A carta tinha o logotipo do DIAP, o número do processo, e a indicação  de "Crime de investigação prioritária". E, na realidade, quem consultasse o Diário da República de 16 de Agosto do ano anterior, que definia os crimes de investigação prioritária, poderia ver, na alínea g), o crime de micose da virilha. E a alínea z) chegava mesmo ao ponto de incluir entre os crimes de investigação prioritária "todos os crimes não previstos no Código Penal".

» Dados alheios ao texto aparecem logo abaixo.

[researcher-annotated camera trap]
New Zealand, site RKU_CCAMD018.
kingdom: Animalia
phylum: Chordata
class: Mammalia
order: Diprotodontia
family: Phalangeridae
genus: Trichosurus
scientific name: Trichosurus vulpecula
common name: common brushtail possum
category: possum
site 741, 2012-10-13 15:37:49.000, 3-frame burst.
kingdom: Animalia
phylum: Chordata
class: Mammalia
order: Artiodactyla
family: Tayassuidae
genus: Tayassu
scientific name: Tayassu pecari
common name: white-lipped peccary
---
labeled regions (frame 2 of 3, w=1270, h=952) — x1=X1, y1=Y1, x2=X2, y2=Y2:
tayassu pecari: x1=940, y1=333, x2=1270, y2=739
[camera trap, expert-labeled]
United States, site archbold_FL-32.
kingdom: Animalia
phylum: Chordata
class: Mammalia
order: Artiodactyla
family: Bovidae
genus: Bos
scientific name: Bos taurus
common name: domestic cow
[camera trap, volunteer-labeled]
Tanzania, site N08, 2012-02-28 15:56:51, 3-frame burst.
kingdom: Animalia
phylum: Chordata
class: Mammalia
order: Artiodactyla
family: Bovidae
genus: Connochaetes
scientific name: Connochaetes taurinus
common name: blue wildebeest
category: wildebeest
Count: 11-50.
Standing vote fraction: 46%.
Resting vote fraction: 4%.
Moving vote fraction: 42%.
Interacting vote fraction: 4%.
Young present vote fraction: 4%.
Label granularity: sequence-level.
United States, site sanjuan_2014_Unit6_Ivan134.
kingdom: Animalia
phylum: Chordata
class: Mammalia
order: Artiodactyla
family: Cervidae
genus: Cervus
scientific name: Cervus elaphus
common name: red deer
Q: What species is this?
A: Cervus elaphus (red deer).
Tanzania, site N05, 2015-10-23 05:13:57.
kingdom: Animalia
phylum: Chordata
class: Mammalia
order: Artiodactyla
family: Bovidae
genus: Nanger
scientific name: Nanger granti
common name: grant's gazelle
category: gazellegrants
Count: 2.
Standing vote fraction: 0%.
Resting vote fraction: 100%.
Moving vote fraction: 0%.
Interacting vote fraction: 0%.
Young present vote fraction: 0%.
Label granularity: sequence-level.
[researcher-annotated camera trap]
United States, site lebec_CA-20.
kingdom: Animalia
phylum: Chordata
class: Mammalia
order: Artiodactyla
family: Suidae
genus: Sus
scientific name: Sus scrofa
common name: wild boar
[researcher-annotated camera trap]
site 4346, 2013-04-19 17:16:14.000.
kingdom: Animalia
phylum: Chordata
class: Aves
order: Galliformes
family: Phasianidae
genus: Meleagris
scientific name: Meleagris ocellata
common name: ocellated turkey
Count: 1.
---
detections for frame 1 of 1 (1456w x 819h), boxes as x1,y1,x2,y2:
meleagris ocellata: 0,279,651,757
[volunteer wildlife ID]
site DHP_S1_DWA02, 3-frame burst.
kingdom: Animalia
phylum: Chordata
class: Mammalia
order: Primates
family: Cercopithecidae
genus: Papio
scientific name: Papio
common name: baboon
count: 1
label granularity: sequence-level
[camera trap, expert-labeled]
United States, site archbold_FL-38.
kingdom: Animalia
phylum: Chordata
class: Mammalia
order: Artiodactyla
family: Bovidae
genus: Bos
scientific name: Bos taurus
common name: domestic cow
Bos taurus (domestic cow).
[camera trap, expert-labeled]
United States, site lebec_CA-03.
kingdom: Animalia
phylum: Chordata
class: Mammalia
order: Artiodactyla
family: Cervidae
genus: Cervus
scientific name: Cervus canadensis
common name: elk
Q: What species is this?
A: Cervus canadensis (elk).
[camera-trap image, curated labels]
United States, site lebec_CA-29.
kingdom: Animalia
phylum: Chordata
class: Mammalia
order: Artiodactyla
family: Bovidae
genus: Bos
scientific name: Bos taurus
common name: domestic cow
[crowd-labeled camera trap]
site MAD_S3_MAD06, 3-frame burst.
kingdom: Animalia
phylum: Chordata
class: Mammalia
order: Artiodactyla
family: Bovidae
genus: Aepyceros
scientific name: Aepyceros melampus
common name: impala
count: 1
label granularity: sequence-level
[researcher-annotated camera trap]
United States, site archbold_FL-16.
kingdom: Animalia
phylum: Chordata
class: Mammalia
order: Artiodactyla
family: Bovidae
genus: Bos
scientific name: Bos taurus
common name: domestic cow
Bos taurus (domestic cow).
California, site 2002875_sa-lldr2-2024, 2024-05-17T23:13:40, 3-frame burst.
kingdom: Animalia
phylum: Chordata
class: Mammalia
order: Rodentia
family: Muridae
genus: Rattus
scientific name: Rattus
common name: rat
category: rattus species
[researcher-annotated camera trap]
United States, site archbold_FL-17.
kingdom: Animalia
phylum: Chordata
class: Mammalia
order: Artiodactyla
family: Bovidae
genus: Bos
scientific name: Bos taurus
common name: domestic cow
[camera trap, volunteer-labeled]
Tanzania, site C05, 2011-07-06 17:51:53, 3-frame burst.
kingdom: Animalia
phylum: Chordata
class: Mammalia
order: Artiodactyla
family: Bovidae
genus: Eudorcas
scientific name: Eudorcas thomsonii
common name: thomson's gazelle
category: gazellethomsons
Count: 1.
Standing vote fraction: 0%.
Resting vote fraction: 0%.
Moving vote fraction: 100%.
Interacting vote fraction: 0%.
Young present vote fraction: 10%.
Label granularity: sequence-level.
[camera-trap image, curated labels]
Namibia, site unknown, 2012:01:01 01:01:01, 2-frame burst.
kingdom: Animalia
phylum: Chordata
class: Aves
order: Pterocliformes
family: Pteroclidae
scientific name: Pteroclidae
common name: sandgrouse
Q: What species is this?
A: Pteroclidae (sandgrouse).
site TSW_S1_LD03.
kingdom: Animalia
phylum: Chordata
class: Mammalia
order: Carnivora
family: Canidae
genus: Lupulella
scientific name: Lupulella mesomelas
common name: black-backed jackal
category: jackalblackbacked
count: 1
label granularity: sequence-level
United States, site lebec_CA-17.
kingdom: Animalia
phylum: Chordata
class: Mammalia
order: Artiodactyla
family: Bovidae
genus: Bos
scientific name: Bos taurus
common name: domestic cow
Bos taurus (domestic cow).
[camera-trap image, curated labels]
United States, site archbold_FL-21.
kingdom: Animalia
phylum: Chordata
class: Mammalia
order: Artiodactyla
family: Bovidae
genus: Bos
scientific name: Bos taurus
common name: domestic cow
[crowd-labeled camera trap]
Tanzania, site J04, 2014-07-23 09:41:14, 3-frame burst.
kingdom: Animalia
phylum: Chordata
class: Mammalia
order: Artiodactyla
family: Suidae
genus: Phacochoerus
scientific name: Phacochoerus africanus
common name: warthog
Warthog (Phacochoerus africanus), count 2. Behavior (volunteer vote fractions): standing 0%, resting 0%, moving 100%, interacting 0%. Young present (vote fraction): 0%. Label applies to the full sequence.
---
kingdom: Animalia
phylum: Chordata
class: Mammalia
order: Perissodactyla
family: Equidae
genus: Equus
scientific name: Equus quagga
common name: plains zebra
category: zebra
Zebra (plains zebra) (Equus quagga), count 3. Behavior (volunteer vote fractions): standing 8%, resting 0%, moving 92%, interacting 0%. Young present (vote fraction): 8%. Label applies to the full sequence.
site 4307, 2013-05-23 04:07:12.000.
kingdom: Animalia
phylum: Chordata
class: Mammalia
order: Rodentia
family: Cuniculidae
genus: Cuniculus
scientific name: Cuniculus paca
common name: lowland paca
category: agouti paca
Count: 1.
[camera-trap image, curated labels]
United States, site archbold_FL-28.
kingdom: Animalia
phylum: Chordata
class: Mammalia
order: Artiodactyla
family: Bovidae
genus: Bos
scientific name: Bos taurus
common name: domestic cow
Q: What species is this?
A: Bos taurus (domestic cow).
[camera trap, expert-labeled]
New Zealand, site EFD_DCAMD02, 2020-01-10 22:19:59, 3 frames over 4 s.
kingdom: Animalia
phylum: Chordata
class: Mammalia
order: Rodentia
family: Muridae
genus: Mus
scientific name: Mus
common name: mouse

Tinha sido um dia esgotante de trabalho para o director do DIAP, o Procurador-Geral Adjunto, Toni Guimarães. Desde as onze menos um quarto da manhã, hora a que chegara ao serviço, até às quatro e meia da tarde, hora que marcava agora o seu relógio, descontando o intervalo para almoço - que decorrera desde o meio-dia até às três da tarde - tinha assinado quinhentas e quarenta e sete cartas destinadas a todas as instituições de saúde existentes no país, possuindo pelo menos um médico dermatologista.

Foi nessa altura que, recostando-se por um momento na cadeira,  por entre umas baforadas, concluiu filosoficamente que o Governo, em vésperas de eleições, não tinha feito favor nenhum em aumentar os Procuradores-Gerais Adjuntos em setecentos euros ao mês, permitindo-lhes agora ganhar mais que o próprio primeiro-ministro.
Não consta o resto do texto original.